Scene from "Whale Wars."

This week, Shaun Monson — who wrote and directed the hard-hitting documentary Earthlings — posted an insightful blog on the Huffington Post called “Legitimate Animal Activism.” Shaun’s post is in response to a June post by Richard Spilman, in which Spilman accuses the group Sea Shepherd of eco-terrorism.

It has become common these days to call animal activists terrorists, and frankly, I think it’s a cop-out — a convenient brush used by too many pundits to vilify and discredit the work of activists. It’s as if these writers don’t want to spend the time actually considering why animal activists must do what they do; they’d rather use a word that is quickly becoming the 21st-century equivalent of a racial slur. Referring to the popular show on Animal Planet that features Sea Shepherd activists confronting Japanese whalers, Spilman writes, “In the end, ‘Whale Wars’ is a highly dangerous sideshow, which may make for diverting ‘reality TV’ for the couch-bound, but has nothing meaningful to do with ‘saving the whales.’”

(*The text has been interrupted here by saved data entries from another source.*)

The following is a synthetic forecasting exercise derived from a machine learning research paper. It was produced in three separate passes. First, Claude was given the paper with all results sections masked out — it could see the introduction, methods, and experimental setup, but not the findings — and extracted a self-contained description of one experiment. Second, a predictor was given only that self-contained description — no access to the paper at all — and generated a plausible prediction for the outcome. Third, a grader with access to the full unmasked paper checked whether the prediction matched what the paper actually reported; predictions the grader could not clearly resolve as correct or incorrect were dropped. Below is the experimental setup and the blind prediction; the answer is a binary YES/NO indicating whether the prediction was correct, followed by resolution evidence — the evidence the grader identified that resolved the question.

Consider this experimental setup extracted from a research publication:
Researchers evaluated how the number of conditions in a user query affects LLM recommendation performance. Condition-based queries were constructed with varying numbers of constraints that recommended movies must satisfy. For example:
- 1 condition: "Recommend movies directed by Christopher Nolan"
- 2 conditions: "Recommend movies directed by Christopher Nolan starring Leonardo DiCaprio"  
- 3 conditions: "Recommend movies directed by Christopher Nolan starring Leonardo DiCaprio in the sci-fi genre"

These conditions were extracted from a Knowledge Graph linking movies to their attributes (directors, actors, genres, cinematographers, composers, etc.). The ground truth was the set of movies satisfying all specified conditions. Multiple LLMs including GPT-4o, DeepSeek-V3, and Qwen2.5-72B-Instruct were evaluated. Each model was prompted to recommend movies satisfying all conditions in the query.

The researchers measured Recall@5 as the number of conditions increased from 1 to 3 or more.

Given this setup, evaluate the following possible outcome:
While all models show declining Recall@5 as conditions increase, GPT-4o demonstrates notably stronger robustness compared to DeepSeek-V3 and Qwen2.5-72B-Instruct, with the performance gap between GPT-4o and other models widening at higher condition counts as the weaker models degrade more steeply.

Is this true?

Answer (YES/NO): NO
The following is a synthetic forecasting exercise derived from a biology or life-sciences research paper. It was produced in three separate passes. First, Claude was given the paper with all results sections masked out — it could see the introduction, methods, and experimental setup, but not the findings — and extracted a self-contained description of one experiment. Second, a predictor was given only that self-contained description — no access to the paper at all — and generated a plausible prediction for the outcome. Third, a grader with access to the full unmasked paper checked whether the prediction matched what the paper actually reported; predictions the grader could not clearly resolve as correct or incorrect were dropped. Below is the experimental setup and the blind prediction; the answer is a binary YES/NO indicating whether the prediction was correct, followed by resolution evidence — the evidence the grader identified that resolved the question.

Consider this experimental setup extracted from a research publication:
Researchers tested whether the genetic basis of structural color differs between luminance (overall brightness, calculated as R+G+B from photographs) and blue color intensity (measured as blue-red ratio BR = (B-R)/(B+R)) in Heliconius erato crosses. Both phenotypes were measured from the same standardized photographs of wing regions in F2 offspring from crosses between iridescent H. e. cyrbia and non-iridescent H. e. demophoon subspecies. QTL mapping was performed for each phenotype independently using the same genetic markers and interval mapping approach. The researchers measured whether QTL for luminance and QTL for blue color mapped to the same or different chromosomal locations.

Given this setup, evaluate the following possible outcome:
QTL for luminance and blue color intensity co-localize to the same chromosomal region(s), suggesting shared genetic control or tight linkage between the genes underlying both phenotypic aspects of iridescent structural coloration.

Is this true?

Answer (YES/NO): YES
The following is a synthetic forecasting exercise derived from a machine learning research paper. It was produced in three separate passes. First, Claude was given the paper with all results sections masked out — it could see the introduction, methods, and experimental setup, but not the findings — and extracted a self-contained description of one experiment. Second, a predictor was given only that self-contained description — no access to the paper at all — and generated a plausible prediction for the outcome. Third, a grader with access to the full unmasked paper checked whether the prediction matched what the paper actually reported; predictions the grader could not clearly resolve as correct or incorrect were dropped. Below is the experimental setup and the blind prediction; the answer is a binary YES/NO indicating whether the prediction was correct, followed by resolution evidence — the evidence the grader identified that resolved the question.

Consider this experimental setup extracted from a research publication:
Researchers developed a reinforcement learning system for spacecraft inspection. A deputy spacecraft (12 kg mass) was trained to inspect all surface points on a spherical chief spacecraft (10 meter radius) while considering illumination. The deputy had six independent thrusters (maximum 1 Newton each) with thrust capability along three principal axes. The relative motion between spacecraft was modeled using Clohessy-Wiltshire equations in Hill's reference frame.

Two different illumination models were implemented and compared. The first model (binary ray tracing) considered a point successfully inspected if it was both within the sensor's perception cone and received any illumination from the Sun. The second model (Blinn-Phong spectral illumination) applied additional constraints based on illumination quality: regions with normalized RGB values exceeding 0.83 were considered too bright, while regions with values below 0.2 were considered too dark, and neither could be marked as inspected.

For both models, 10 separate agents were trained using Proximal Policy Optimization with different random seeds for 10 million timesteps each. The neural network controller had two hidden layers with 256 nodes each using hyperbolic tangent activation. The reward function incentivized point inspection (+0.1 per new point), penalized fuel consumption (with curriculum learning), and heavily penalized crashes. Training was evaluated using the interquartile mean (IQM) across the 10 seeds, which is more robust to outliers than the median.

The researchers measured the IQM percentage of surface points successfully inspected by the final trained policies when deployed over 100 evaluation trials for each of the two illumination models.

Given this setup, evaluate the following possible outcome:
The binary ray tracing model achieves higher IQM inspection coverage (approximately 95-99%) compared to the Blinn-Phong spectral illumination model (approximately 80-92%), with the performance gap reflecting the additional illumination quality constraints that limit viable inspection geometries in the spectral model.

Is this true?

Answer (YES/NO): NO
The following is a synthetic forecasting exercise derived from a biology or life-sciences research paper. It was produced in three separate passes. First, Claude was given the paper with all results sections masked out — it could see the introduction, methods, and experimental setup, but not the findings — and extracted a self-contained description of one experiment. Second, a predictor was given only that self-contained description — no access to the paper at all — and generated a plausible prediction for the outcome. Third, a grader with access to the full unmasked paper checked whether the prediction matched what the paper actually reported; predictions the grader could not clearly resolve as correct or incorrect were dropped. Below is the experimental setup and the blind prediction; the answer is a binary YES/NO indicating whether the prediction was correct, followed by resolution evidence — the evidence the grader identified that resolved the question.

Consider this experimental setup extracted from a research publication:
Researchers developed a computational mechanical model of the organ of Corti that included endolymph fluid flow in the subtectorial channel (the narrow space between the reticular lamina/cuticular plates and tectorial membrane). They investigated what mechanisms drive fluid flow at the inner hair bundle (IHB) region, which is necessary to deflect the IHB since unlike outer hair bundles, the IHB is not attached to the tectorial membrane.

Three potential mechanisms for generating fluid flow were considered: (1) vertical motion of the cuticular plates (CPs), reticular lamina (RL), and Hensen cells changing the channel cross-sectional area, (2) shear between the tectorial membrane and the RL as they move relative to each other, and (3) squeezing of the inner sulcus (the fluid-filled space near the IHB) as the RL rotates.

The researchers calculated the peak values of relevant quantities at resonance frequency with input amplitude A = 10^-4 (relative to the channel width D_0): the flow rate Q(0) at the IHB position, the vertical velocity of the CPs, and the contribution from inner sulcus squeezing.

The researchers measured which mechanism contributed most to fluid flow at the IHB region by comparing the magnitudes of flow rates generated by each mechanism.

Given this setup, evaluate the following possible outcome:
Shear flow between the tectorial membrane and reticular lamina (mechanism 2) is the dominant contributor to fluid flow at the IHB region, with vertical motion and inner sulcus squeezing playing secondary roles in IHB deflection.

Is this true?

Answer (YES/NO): NO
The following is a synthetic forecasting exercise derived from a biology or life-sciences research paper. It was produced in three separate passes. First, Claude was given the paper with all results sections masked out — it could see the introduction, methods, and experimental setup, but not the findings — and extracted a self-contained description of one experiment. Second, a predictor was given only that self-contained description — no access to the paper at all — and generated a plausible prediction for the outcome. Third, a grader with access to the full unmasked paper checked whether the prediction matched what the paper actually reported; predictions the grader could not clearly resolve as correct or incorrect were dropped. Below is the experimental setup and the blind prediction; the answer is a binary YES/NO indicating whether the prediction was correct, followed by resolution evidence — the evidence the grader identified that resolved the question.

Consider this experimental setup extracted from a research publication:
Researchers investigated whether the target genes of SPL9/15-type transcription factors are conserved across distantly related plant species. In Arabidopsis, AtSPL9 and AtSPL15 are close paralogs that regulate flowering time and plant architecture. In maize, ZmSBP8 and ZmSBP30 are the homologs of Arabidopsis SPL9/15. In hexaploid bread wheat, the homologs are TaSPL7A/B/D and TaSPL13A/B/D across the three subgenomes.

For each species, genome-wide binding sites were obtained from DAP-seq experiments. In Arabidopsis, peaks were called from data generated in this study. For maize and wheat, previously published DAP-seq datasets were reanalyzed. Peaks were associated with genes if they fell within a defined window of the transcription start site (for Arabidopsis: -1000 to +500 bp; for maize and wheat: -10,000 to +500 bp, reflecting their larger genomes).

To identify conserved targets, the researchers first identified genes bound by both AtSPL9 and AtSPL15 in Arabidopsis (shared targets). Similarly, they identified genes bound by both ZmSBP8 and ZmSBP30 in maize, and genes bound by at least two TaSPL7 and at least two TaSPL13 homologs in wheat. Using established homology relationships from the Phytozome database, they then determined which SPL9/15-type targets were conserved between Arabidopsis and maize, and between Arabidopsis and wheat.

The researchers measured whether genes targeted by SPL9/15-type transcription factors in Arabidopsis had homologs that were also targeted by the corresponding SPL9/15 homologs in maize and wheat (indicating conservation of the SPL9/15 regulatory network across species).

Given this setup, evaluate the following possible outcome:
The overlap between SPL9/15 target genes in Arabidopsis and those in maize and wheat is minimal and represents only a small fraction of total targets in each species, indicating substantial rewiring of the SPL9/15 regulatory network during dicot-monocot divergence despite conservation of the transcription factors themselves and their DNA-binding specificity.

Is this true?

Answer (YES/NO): NO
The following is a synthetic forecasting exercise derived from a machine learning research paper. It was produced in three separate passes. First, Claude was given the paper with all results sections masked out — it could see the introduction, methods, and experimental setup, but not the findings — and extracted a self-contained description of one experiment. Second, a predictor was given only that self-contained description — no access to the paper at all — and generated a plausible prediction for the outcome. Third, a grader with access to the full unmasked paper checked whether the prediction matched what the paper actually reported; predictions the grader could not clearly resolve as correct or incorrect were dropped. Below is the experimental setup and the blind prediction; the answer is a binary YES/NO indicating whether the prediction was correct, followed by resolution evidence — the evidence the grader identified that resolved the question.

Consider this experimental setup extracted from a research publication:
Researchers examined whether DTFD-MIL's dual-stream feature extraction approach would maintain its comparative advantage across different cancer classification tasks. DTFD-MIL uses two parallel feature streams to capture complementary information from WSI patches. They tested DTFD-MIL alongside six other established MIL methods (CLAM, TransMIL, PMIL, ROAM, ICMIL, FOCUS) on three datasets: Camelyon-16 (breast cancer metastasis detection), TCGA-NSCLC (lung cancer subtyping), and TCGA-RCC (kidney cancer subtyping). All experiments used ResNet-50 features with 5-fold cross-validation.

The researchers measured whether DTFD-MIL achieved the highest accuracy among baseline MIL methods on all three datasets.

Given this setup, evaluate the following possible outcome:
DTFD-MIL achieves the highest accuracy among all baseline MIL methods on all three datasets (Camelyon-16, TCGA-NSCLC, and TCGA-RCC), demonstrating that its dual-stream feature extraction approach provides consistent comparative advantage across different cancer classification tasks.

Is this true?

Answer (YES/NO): NO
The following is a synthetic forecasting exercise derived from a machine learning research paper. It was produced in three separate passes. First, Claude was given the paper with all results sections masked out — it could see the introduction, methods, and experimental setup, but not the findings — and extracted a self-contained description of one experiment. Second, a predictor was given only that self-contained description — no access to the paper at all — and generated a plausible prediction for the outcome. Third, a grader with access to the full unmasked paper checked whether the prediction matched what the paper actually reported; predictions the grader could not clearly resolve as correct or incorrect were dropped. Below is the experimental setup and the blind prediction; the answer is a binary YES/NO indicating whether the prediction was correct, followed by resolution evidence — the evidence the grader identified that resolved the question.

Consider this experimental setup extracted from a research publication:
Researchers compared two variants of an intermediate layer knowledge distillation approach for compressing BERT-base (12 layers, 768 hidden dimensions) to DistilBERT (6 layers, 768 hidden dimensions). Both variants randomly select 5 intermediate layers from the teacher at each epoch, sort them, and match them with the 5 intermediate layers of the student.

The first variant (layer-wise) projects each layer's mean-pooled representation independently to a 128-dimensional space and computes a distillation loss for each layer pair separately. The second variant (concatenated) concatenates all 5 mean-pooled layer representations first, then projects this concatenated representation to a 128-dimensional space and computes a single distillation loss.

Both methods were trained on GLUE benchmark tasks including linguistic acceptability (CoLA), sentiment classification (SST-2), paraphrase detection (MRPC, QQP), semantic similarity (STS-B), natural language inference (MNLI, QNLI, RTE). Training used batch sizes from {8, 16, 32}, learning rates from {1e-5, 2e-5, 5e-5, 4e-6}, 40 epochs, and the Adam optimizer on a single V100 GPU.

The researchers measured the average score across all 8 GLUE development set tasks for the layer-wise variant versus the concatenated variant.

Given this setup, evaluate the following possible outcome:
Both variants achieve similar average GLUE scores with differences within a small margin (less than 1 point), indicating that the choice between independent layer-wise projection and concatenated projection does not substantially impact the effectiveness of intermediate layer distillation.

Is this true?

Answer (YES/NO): YES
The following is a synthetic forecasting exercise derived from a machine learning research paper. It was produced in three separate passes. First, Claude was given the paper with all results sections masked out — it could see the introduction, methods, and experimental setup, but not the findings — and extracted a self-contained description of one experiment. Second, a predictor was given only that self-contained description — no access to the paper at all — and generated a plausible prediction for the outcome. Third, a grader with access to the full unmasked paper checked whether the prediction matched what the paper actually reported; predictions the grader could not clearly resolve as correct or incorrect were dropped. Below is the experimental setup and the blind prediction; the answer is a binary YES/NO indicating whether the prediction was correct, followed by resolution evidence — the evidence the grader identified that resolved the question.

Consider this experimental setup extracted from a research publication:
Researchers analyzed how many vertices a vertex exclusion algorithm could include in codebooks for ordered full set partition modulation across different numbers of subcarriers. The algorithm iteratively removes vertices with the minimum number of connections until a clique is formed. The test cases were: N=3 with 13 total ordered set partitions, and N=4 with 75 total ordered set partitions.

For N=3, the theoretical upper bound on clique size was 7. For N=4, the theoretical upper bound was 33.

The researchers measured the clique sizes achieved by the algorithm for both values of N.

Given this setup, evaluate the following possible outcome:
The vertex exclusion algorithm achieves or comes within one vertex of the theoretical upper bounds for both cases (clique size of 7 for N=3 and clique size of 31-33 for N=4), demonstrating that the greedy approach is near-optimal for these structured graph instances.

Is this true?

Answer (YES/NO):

Shaun calls Spilman’s post bold and reckless. “After all, it is a curious terrorist organization that hasn’t actually killed anybody,” he writes. Shaun goes on to observe: “The German philosopher Arthur Schopenhauer is credited with saying there are Three Stages of Truth: first, ridicule; second, violent opposition; and third, acceptance. This was certainly true for the abolitionists, who were told that to abolish slavery would threaten the entire economy of the United States. Indeed they were ridiculed and violently opposed long before there was any acceptance. We look back now at human slavery as one of the darkest periods in American history. Women seeking the right to vote, known as the suffragettes, experienced a similar fate. They too were ridiculed, and violently opposed, until finally, after long grief and pain, they were accepted.”

These social justice movements have become inspirations to animal activists, who, as Shaun points out, are often ridiculed and violently opposed. He ends his post by reminding us that it wasn’t the government that set out to end to slavery or give women the right to vote; rather, it took agitators — like today’s animal activists — who recognize an injustice and then battle the odds to win acceptance.

By the way, Shaun is currently working on volume 2 of the Earthlings trilogy, Unity.